US VAM Prices Take a Nosedive in October 2023 Amidst Weaker Economic Performance
- 21-Nov-2023 12:25 PM
- Journalist: Gabreilla Figueroa
Vinyl Acetate Monomer (VAM) prices plunged after the US released the data for economic performance for the month of October 2023. With the release of US economic data, similar price movement was observed in the ethylene prices, which is an important feedstock for VAM. Prices declined to the tune of 2% on a Week-on-Week basis in the American markets as market players turned bearish, looking at the gloomy outlook for the coming quarter.
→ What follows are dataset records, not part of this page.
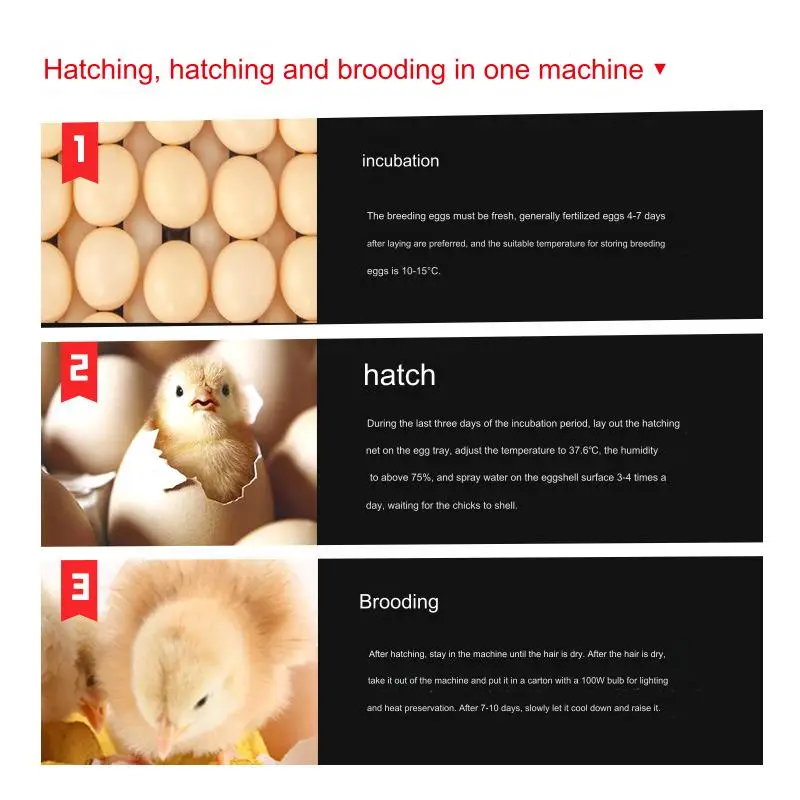 Hatching, hatching and brooding in one machine ▼

1

incubation

The breeding eggs must be fresh, generally fertilized eggs 4-7 days after laying are preferred, and the suitable temperature for storing breeding eggs is 10-15°C.

2

hatch

During the last three days of the incubation period, lay out the hatching net on the egg tray, adjust the temperature to 37.6°C, the humidity to above 75%, and spray water on the eggshell surface 3-4 times a day, waiting for the chicks to shell.

3

Brooding

After hatching, stay in the machine until the hair is dry. After the hair is dry, take it out of the machine and put it in a carton with a 100W bulb for lighting and heat preservation. After 7-10 days, slowly let it cool down and raise it.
In the American markets, prices of ethylene spot basis declined by 5% in the given week, indicating that producers are bearish on American market demand sentiments. In September, demand sentiment remained strong, and the supply chain tightened on the expectation of stronger demand. It continuing to relax in the second week of November as data suggests weak economic recovery of the American economy is on the way. Retail sales fell in the American markets in October on a month-on-month basis on the back of inflated interest rates and rising inflationary pressure triggered by oil supply cuts. Prices of major feedstock like ethylene, VAM, and others significantly fell as the US increased supply of over 13.2 million bbl/day of oil in October, offsetting the decline in volumes reduced by Russia and Saudi Arabia. Ethylene inventory stocks improved higher than anticipated in October, reflecting lower downstream demand. Feedstock Acetic acid, to VAM, is slowly being destocked in the market on the impetus of weak demand sentiment in Winter. The previous week saw declining gas prices on account of the European destocking of Natural gas reserves as both Copernicus and NASA released the Winter outlook on Europe favoring warmer temperatures in the Northern regions. Market participants argue that declining prices of Ethylene and VAM allowed the producers downstream to reduce their prices as US demand sentiment turned weaker in October and is expected to carry down into Q4FY23.
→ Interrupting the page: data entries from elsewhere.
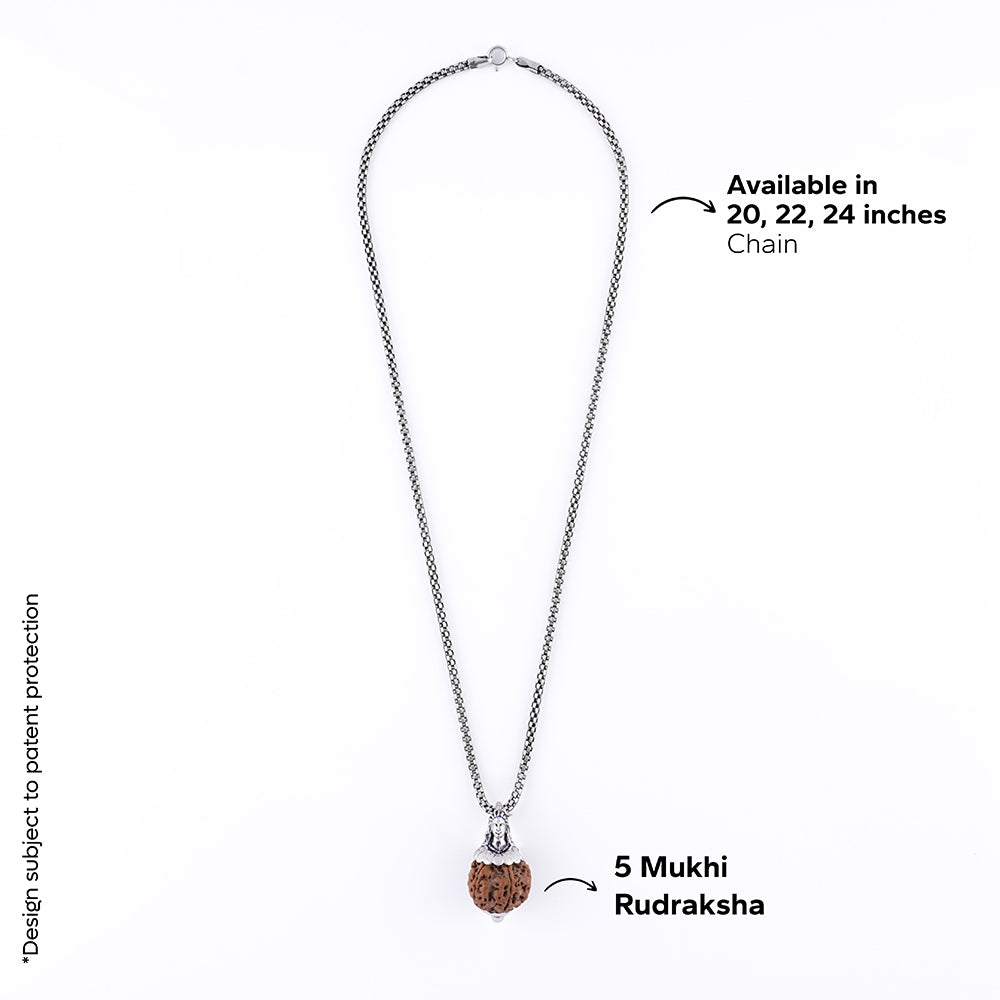 Available in
20, 22, 24 inches
Chain

5 Mukhi
Rudraksha

*Design subject to patent protection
The VAM market globally continues to remain oversupplied due to American destocking in Latin American countries, Chinese new capacity additions, and Middle Eastern dumping into the global market. According to the IMF, the Chinese economic outlook remained strong as demand seemed to return gradually. At the same time, we see a major sellout of VAM and ethylene in the spot markets, reflecting a ‘weaker’ recovery than anticipated. Multiple inquiries revealed that US Q2 economic indicators, especially in the construction market, pulled down VAM prices into a spiral as destocking began. US suppliers continue to dump VAM in Brazilian markets, an already oversupplied market, forcing their domestic companies to reduce their prices below sustainable levels as energy prices continue to stay elevated in Brazilian markets. Similar acts are being observed in the Asian markets. Singapore and China continue to dump large volumes of VAM into Southeast and East Asian markets. While Acetic acid prices in Asian markets are below pre-Covid level prices, experts argue that higher inventories previously still hold ground and are being destocked now into the markets, giving margins to the companies to reduce VAM prices further.
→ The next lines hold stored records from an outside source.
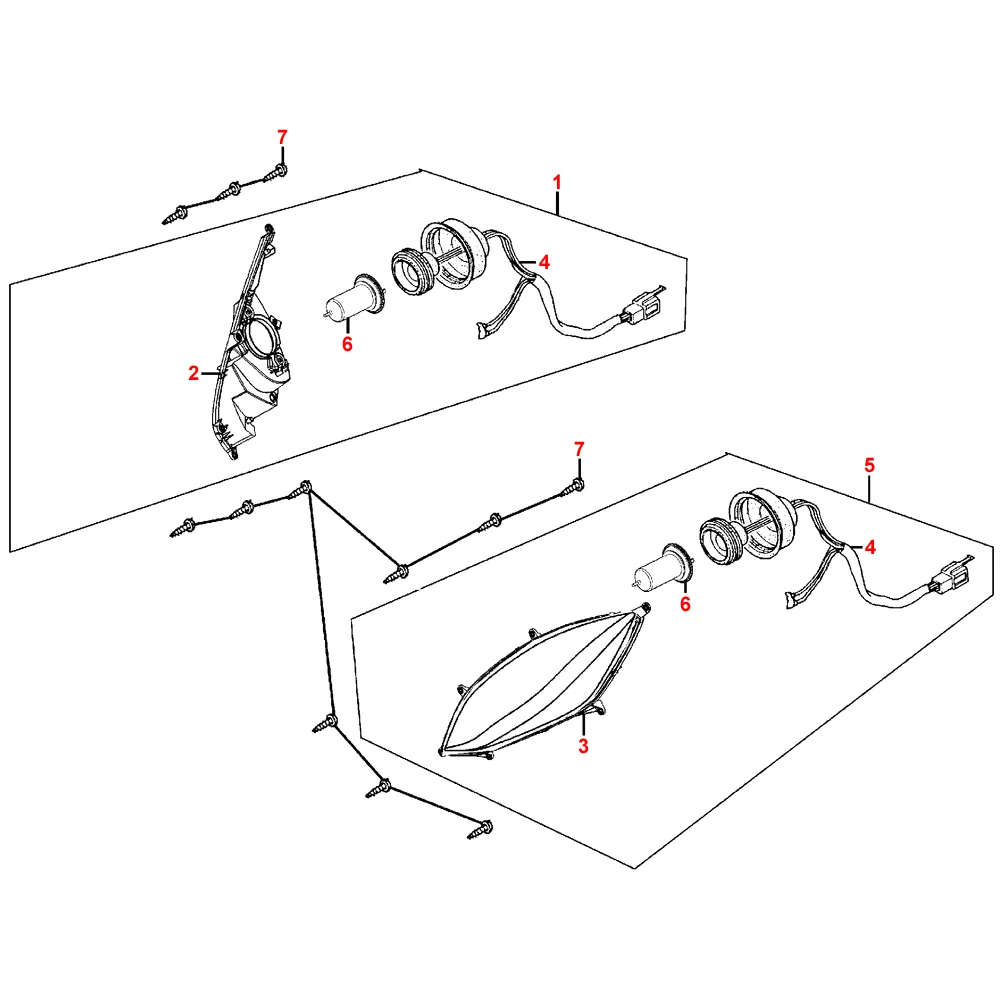 7
1
4
6
2
7
5
4
6
3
Prices are further expected to show declining movements with marginal improvements in demand offset by a huge stock of inventories as the festive season in the Western hemisphere approaches. Furthermore, ChemAnalyst’s internal studies reveal that overall demand sentiment is expected to remain weaker because of El Nino weather challenges in Asia and North American regions, pulling down VAM prices further until 2024.